There was an eerie parallel between the two situatons. In the same half-hour that an audience member in the county building auditorium was pleading that the privatization measure would cost “1500 union jobs, affecting 1500 families,” Bredesen was detailing his plans for cutting 323,00 adult Tennesseans off the TennCare rolls– a fact which was duly announced to the commission by Shelby County Mayor A C Wharton in his somewhat later testimony concerning what he saw as an urgent need for the commission to approve a local privilege tax for legislative consideration.
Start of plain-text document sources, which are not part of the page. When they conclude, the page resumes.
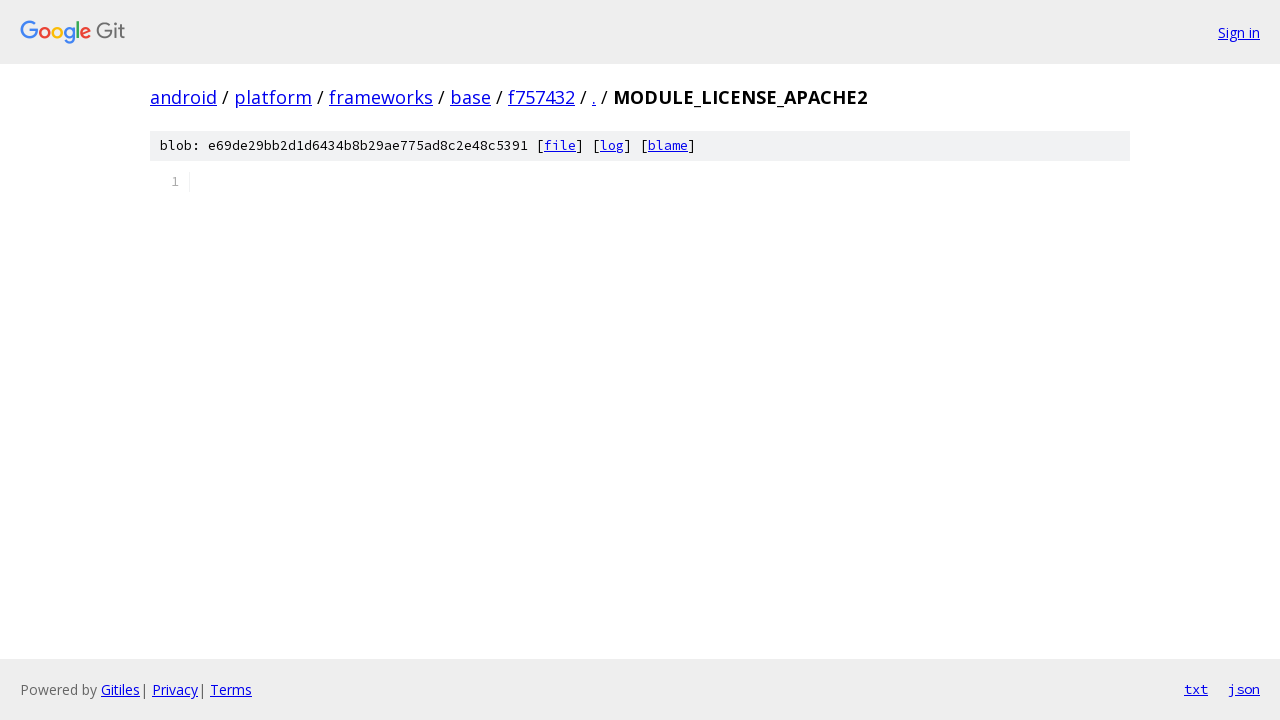

--- FILE ---
content_type: text/html; charset=utf-8
request_url: https://android.googlesource.com/platform/frameworks/base/+/f757432/MODULE_LICENSE_APACHE2?autodive=0%2F%2F%2F%2F%2F
body_size: 861
content:
<!DOCTYPE html><html lang="en"><head><meta charset="utf-8"><meta name="viewport" content="width=device-width, initial-scale=1"><title>MODULE_LICENSE_APACHE2 - platform/frameworks/base - Git at Google</title><link rel="stylesheet" type="text/css" href="/+static/base.css"><link rel="stylesheet" type="text/css" href="/+static/prettify/prettify.css"><!-- default customHeadTagPart --></head><body class="Site"><header class="Site-header"><div class="Header"><a class="Header-image" href="/"><img src="//www.gstatic.com/images/branding/lockups/2x/lockup_git_color_108x24dp.png" width="108" height="24" alt="Google Git"></a><div class="Header-menu"> <a class="Header-menuItem" href="https://accounts.google.com/AccountChooser?faa=1&amp;continue=https://android.googlesource.com/login/platform/frameworks/base/%2B/f757432/MODULE_LICENSE_APACHE2?autodive%3D0%252F%252F%252F%252F%252F">Sign in</a> </div></div></header><div class="Site-content"><div class="Container "><div class="Breadcrumbs"><a class="Breadcrumbs-crumb" href="/?format=HTML">android</a> / <a class="Breadcrumbs-crumb" href="/platform/">platform</a> / <a class="Breadcrumbs-crumb" href="/platform/frameworks/">frameworks</a> / <a class="Breadcrumbs-crumb" href="/platform/frameworks/base/">base</a> / <a class="Breadcrumbs-crumb" href="/platform/frameworks/base/+/f757432">f757432</a> / <a class="Breadcrumbs-crumb" href="/platform/frameworks/base/+/f757432/?autodive=0%2F%2F%2F%2F%2F">.</a> / <span class="Breadcrumbs-crumb">MODULE_LICENSE_APACHE2</span></div><div class="u-sha1 u-monospace BlobSha1">blob: e69de29bb2d1d6434b8b29ae775ad8c2e48c5391 [<a href="/platform/frameworks/base/+/f757432/MODULE_LICENSE_APACHE2?autodive=0%2F%2F%2F%2F%2F">file</a>] [<a href="/platform/frameworks/base/+log/f757432/MODULE_LICENSE_APACHE2">log</a>] [<a href="/platform/frameworks/base/+blame/f757432/MODULE_LICENSE_APACHE2">blame</a>]</div><table class="FileContents"><tr class="u-pre u-monospace FileContents-line"><td class="u-lineNum u-noSelect FileContents-lineNum" data-line-number="1"></td><td class="FileContents-lineContents" id="1"></td></tr></table><script nonce="jzT7wTILSNOLexVZFRzk7w">for (let lineNumEl of document.querySelectorAll('td.u-lineNum')) {lineNumEl.onclick = () => {window.location.hash = `#${lineNumEl.getAttribute('data-line-number')}`;};}</script></div> <!-- Container --></div> <!-- Site-content --><footer class="Site-footer"><div class="Footer"><span class="Footer-poweredBy">Powered by <a href="https://gerrit.googlesource.com/gitiles/">Gitiles</a>| <a href="https://policies.google.com/privacy">Privacy</a>| <a href="https://policies.google.com/terms">Terms</a></span><span class="Footer-formats"><a class="u-monospace Footer-formatsItem" href="?format=TEXT">txt</a> <a class="u-monospace Footer-formatsItem" href="?format=JSON">json</a></span></div></footer></body></html>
The two situations had a common bottom line: namely, that revenues for public services are drying up.

During commission debate, a proposal was advanced by member Cleo Kirk that state Senator Roscoe Dixon, now an administrative aide to Wharton, be prevailed upon not to resign his senate seat this Friday, as commission chairman Michael Hooks had previously announced. That was, said Kirk, given Dixon’s expertise and given the fact that legislators with precise knowledge of the county’s proposals this year don’t grow on trees.

Hooks, who wishes to run for the seat when it becomes vacant but doesn’t seek an interim appointment, said he would take the up with Kirk and Wharton.

Meanwhile, state Rep. Kathryn Bowers, another aspirant for Dixon’s District 33 seat, was the beneficiary of a busy round of four fundraisers, held both in Memphis and in Nashville over the weekend. After the beginning of the legislative session this week, fundraising by members of the General Assembly is prohibited– yet another reason why Hooks doesn’t covet an appointment just now.

Quote of the week: “Get some devastation in the back,” said by Tennessee Senator Bill Frist, according to the Associated Press, to a staff photographer getting a picture of him as he prepared to leave a tsunami-devastated region of Sri Lanka. The photographer had easy pickings.